Identity Of Ghosts: According to Edith Cushing, Crimson Peak is haunted by the three previous wives of Thomas Sharpe, who married three wealthy heiresses between 1887 and 1895, stole their fortunes and murdered them in the house with the help of his sister, Lucille Sharpe. The first was Pamela Upton, a London heiress whose father had been a wealthy landowner and contractor. Sharpe met and romanced her in 1887, taking her home to Allerdale immediately after their wedding where she was never seen or heard from again. By 1890, he was a widower having depleted Upton's fortune and looking in Edinburgh, Scotland for a new bride. He found her in the form of Margaret McDermott, who also vanished to never be seen again. Sharpe's next misfortunate bride came to him as Enola Sciotti, the widow of a wealthy restaurateur. Married by 1896, she too joined Sharpe to raise a child at his remote English residence, but by 1898, Enola was no longer sending letters to her sister back home. 

The infant, however, was not Enola's. Although Edith is distant from the more distasteful relationship aspects of her first husband to his sister, evidence of their incest is sprinkled in small clues through her books. When Enola Sciotti arrived at Crimson Peak in 1896, Lucy had an unnamed sickly daughter she was either unwilling or mentally capable of nurturing. Enola tried to save the girl's life, but whether she knew it was Thomas's child is unrevealed. However, it is known the child became another of many deaths in the house.

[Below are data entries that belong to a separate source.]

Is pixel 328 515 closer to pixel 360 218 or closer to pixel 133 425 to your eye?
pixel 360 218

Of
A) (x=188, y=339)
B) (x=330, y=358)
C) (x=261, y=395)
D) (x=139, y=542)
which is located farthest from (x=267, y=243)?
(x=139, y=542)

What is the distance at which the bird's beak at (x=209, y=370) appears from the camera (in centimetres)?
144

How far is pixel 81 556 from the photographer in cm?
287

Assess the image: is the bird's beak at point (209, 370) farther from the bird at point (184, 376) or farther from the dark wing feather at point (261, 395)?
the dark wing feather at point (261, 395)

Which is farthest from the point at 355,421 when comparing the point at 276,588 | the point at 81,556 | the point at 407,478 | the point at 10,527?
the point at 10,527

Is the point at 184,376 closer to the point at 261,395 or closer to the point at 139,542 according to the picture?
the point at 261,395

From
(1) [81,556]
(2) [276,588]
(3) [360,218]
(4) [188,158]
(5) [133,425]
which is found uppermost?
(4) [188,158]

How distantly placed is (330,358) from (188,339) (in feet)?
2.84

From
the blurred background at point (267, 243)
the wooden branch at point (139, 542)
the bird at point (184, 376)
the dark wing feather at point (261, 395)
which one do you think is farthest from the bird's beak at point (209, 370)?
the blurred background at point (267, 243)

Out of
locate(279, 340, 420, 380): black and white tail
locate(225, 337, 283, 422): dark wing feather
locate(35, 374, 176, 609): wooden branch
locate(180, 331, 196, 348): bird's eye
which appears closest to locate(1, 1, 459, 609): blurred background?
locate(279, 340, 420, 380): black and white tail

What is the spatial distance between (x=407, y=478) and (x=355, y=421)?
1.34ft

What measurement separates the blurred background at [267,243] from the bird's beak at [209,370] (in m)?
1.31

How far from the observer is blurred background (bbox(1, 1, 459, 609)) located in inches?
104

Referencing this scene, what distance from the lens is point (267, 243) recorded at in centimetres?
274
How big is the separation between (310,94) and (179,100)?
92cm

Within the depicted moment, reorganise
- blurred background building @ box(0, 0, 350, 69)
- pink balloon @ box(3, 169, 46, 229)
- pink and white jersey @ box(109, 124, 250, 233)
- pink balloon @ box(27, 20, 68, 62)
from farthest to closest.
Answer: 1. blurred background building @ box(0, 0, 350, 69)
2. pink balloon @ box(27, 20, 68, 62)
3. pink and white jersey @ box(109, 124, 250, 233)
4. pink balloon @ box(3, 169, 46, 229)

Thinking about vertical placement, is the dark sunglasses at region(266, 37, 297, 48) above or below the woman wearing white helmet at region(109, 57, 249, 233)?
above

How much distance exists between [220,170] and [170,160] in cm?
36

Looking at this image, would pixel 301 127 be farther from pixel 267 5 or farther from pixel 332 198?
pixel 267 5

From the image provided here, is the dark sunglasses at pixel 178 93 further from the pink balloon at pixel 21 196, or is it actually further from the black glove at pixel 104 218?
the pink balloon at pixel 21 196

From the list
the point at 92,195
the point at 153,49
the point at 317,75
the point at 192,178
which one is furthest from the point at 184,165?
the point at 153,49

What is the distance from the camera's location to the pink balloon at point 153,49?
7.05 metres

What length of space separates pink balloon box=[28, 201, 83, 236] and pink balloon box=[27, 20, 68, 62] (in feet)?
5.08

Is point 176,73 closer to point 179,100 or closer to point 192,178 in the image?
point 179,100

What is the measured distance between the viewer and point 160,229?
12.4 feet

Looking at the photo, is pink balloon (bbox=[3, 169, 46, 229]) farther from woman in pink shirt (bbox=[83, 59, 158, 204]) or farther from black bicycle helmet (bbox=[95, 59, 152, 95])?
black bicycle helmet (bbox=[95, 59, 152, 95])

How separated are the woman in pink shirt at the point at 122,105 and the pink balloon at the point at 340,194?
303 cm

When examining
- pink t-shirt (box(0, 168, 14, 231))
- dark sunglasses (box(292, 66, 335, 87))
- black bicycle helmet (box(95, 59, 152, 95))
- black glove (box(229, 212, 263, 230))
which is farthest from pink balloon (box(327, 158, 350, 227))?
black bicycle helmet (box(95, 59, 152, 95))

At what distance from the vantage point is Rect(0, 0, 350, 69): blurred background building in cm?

Cushing, however, is less specific about the ghosts of Thomas and Lucille Sharpe, whose ghosts she only alludes to in her third and last book, "The Stained Sky." According to the book, Thomas wanders the exterior of the house, tortured and embittered by his personal hell, while Lucille wanders the interior, cold, distant and complacent to the house collapsing around her.

Source/Comments: Crimson Peak (2015) - Activity based on the movie and the Greylock Mansion near Mount Adams, Massachusetts and Chateau de Noisy near Celles, Belguim.